I heard you have a compilation of every good song ever done by anybody.
Every great song by Kerri Chandler. All the underground hits.
All Graham Central Station tracks. I heard you have a vinyl of every Gong record on German import.
I heard that you have a white label of every seminal grime hit - 1985, '86, '87.
I heard that you have a CD compilation of every good '50s cut and another box set from the '90s.
I hear you're buying a theremin and an arpeggiator and are throwing your macbook out the window because you want to make something real. You want to make a The Peanut Butter Conspiracy record.
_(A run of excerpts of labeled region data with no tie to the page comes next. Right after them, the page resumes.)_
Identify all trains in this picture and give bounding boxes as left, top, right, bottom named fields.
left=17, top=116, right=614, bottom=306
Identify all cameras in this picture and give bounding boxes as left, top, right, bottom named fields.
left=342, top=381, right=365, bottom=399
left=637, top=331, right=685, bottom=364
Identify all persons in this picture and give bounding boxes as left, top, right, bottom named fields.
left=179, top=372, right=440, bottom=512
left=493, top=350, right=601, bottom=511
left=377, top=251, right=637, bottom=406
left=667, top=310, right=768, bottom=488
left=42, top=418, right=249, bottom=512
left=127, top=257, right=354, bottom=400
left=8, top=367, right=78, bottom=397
I hear that you and your band have sold your harpsichord and bought a clarinet.
I hear that you and your band have sold your clarinet and bought a harpsichord.
I hear everybody that you know is more relevant than everybody that I know.
But have you seen my records?
Babytalk,
The Doors,
Swell Maps,
Dual Sessions,
Sällskapet,
Letta Mbulu,
Boz Scaggs,
Bush Tetras,
Nick Cave & The Bad Seeds,
Joe Finger,
Sister Nancy,
Derrick May,
Main Source,
Young Marble Giants,
The Slits,
The Residents,
Television Personalities,
The Human League,
Yazoo,
The Remains,
Girls At Our Best!,
Cabaret Voltaire,
Vainqueur,
Traffic Nightmare,
Outsiders,
Bobby Byrd,
Lucky Dragons,
Jeff Mills,
E-Dancer,
Dawn Penn,
The Red Krayola,
Funkadelic,
Laurel Aitken,
Rhythim Is Rhythim,
Tomorrow,
Agent Orange,
Gang Gang Dance,
Scott Walker + Sunn O))),
Jacques Brel,
Andrew Ashong & Theo Parrish,
Max Romeo,
Spandau Ballet,
Sonny Sharrock,
Bluetip,
Talk Talk,
Guru Guru,
The Young Rascals,
Major Organ And The Adding Machine,
Negative Approach,
Gang Green,
Ronnie Foster,
The Saints,
Tres Demented,
Tom Boy,
Can,
Angels of Light & Akron/Family,
Stereo Dub,
The Alarm Clocks,
Eden Ahbez,
Delon & Dalcan, Delon & Dalcan, Delon & Dalcan, Delon & Dalcan.
You don't know what you really want.
You don't know what you really want.
You don't know what you really want.
You don't know what you really want.
You don't know what you really want.
You don't know what you really want.
You don't know what you really want.
You don't know what you really want.
You don't know what you really want.
You don't know what you really want.
You don't know what you really want.
You don't know what you really want.
You don't know what you really want.
You don't know what you really want.
You don't know what you really want.